## EXTRAIT DU TEXTE
•••

Maintenant que le projet de Loi organique sur la régionalisation a été voté à l’unanimité par les deux Chambres et que les dates des élections ont été arrêtées,  le temps de la mise en œuvre est arrivé. Une question lancinante se pose avec acuité : est-ce que les élites actuelles sont  capables de réussir ce grand chantier de réforme territoriale ?  Conscient de cette donnée stratégique, le Souverain a, déjà, dans le discours du 20 août 2011,  placé les questions du renouvellement des élites et de la bonne gouvernance au cœur des grands chantiers de la régionalisation avancée. par S.ALATTAR

En effet, la réussite du processus de changement en cours dépend dans une large mesure, du renforcement des capacités des élites locales,  pour qu’elles puissent  concevoir et  mettre des politiques publiques territoriales afin de promouvoir une économie moderne, compétitive, innovante et solidaire. En appelant à «rompre définitivement avec les pratiques électorales scandaleuses, qui ont porté préjudice à la crédibilité des assemblées élues », le Souverain a critiqué le processus de formation des élites et a appelé à une rupture avec les pratiques actuelles et à l’émergence d’une nouvelle élite entrepreneuriale.
La nouvelle Constitution a ouvert de larges perspectives d’évolution de notre système institutionnel, mais qui risquent de rester virtuelles si on n’ouvre pas de grands chantiers de réforme socio-économiques et si on ne transforme pas les modes de gouvernance des territoires.  Tout  passe finalement par les territoires. Réforme de la Constitution et réforme des modes de gouvernance des territoires sont donc intimement imbriquées. Depuis le Discours du 9 Mars 2011, les deux processus sont liés et ce, pour plusieurs raisons. Il faut d’abord rappeler que c’est bien  dans les territoires où se fabriquent les élites. Toutes les catégories  des élites nationales viennent des territoires. Les parlementaires, en dehors de quelques parachutages exceptionnels,  ont chacun un ancrage territorial. C’est d’ailleurs, de la maîtrise des territoires que dépend la longévité parlementaire. On ne peut donc transformer durablement notre système politico-administratif et la configuration des élites, sans transformer les relations de pouvoirs, c’est-à-dire les relations entre les populations et ceux qui les représentent et les gouvernent, dans les territoires.

•••

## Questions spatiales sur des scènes
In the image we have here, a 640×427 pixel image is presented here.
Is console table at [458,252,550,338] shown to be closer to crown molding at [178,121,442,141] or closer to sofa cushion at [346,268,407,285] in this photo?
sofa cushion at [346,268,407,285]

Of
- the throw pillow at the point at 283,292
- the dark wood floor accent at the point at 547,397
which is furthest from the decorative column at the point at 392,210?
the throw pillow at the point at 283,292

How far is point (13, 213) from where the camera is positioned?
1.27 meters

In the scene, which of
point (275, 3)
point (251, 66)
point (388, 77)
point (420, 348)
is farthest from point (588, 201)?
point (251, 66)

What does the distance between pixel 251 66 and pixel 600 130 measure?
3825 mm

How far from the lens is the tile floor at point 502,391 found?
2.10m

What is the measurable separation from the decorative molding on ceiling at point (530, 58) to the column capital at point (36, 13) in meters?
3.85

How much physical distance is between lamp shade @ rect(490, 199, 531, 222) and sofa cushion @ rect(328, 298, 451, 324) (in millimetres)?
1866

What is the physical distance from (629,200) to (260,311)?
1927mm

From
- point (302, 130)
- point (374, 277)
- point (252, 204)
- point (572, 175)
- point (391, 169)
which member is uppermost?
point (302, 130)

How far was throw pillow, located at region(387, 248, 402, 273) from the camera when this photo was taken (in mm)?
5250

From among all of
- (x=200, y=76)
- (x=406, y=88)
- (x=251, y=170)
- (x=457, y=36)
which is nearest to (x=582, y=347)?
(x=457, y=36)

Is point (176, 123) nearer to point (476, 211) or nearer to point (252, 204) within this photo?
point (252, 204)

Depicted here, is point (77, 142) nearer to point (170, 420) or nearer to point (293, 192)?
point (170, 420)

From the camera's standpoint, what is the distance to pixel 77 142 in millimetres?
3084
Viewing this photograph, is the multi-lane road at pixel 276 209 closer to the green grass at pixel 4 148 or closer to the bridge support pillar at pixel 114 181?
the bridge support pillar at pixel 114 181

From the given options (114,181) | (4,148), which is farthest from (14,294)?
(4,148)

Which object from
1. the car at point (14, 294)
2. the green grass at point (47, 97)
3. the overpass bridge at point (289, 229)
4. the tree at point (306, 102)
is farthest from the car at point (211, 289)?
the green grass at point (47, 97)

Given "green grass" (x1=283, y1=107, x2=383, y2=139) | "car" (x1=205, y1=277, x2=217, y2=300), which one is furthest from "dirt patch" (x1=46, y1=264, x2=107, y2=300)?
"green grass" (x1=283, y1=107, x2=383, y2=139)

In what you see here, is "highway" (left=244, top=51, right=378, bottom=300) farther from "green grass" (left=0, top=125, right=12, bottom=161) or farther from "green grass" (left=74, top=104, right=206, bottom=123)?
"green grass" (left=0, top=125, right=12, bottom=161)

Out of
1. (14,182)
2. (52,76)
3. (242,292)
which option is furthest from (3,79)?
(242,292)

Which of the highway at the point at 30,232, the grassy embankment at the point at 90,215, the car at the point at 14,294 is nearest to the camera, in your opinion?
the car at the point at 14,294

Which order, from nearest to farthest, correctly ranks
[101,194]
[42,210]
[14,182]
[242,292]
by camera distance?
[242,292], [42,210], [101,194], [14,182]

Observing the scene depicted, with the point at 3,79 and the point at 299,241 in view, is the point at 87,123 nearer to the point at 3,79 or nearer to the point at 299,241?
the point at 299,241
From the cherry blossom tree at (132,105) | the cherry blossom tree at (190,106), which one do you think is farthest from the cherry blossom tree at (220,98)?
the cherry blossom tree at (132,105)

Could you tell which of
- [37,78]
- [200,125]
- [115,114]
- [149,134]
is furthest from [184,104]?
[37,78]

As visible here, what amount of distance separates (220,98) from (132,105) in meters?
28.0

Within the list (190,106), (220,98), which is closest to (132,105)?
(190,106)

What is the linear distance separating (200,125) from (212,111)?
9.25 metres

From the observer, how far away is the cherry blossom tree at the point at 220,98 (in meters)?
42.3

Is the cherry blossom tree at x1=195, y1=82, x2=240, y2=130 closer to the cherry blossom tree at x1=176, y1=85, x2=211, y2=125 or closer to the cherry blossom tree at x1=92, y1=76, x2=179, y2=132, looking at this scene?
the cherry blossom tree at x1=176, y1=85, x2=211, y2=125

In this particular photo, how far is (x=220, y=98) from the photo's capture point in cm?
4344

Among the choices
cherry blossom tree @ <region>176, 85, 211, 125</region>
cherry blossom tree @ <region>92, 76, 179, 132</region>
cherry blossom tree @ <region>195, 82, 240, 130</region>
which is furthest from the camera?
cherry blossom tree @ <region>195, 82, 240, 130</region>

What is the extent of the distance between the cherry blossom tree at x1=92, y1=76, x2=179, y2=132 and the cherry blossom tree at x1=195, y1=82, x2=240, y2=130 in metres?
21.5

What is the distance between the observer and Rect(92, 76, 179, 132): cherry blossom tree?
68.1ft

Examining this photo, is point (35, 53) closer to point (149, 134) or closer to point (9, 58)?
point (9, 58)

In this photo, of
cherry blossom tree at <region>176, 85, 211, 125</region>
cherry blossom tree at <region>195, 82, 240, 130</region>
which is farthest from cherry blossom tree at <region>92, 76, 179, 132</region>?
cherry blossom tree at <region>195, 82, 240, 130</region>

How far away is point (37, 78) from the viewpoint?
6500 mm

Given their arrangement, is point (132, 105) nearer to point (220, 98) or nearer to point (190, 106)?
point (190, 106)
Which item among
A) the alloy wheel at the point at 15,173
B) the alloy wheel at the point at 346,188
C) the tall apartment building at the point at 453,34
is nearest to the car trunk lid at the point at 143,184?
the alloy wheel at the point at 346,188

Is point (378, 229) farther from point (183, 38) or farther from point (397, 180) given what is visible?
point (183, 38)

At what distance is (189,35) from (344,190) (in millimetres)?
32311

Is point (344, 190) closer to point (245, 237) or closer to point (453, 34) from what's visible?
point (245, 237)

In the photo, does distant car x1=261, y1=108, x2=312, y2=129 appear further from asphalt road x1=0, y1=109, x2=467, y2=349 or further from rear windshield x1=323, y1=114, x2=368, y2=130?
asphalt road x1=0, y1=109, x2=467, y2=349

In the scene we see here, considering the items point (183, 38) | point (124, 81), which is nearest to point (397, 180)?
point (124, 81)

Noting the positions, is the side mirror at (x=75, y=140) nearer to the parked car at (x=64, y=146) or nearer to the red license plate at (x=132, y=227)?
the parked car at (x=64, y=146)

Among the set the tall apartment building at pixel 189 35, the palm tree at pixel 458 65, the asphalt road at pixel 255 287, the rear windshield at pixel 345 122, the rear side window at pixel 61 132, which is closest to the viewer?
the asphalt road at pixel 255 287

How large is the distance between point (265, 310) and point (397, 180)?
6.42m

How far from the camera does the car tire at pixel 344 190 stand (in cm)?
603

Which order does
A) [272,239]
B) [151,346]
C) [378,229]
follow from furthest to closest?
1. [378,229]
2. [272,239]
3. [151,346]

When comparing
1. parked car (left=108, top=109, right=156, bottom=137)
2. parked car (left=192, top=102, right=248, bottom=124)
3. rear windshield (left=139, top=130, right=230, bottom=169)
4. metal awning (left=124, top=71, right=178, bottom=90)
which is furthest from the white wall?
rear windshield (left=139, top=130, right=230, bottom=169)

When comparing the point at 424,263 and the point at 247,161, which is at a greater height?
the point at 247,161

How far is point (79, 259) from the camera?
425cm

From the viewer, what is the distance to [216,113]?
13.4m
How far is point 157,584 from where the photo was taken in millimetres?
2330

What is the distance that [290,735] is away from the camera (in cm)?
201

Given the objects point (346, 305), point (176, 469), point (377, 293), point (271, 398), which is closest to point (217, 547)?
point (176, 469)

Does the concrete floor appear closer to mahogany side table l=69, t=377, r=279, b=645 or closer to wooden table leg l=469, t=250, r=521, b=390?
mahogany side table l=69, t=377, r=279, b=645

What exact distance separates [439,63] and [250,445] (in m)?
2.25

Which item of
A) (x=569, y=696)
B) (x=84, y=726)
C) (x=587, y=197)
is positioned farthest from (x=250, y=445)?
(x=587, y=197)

•••

## SÉRIE D'EXERCICES
[a] Résumez l'extrait sur la régionalisation en deux phrases.
[b] D'après l'extrait sur la régionalisation, de quoi dépend la longévité parlementaire ?
[c] Reprenez l'extrait sur la régionalisation à la suite de sa dernière phrase et poursuivez-le.
Les items ci-dessus forment un matériau indépendant de l'extrait sur la régionalisation.

## LES RÉSULTATS
[a] La loi organique sur la régionalisation a été votée à l'unanimité par les deux Chambres, et sa mise en œuvre pose la question de la capacité des élites actuelles à réussir cette réforme territoriale, que le Souverain a liée au renouvellement des élites et à la bonne gouvernance. La réforme de la Constitution et celle des modes de gouvernance des territoires sont intimement imbriquées, car c'est dans les territoires que se fabriquent les élites.

[b] De la maîtrise des territoires.

[c]
De la gestion notabilaire classique à une nouvelle gouvernance territoriale

Les élites locales ne se sont pas développées à partir de la promotion du développement économique.  Compte tenu des limites posées aux jeux politiques, les pouvoirs locaux ont fondé leur légitimité sur la médiation et la défense de leurs intérêts particuliers et ceux de leurs clients. Nous avons donc affaire à un groupe d’acteurs, qui portent la demande sociale, la revendication pour obtenir des résultats au profit de certains groupes particuliers. A partir du moment où ces pouvoirs locaux ne peuvent faire que de la médiation, ils vont être dominés par la figure de la notabilité. Le concept de notable permet de rendre compte de ce type de pouvoirs locaux fondé essentiellement sur le clientélisme.  En effet, l’une des  caractéristiques majeures  du jeu politique local dans les territoires est qu’il évacue totalement les questions de développement, de croissance et de compétition entre les territoires. Les campagnes électorales, restent marquées par des thèmes liés aux équipements de base ou de proximité ou de promesse d’ouverture de nouvelles zones à l’urbanisation d’une façon licite ou illicite. Et ce sont finalement les relations clientélistes qui décident de la réussite électorale. Rares sont les députés et les  présidents de conseils communaux qui gagnent leurs sièges en se présentant seulement comme un développeur ou en faisant prévaloir leurs capacités entrepreneuriales. Le discours sur l’efficacité économique et managériale n’est pas encore entré dans les mœurs politiques locales.  L’entreprise politique locale frappe encore par son caractère archaïque, clientéliste et foncièrement vénal. Le poste de député ou de président du Conseil communal n’est souvent gagné qu’à la suite de multiples tractations où se combinent, relations partisanes, relations familiales, notabilaires, clientélistes… Ceux qui sont élus ne sont pas forcément les mieux outillés pour gouverner les  territoires. Une fois élu, le député ou le président du Conseil communal ne se considère  pas  comme responsable devant les opérateurs économiques ou investi d’une mission de développement.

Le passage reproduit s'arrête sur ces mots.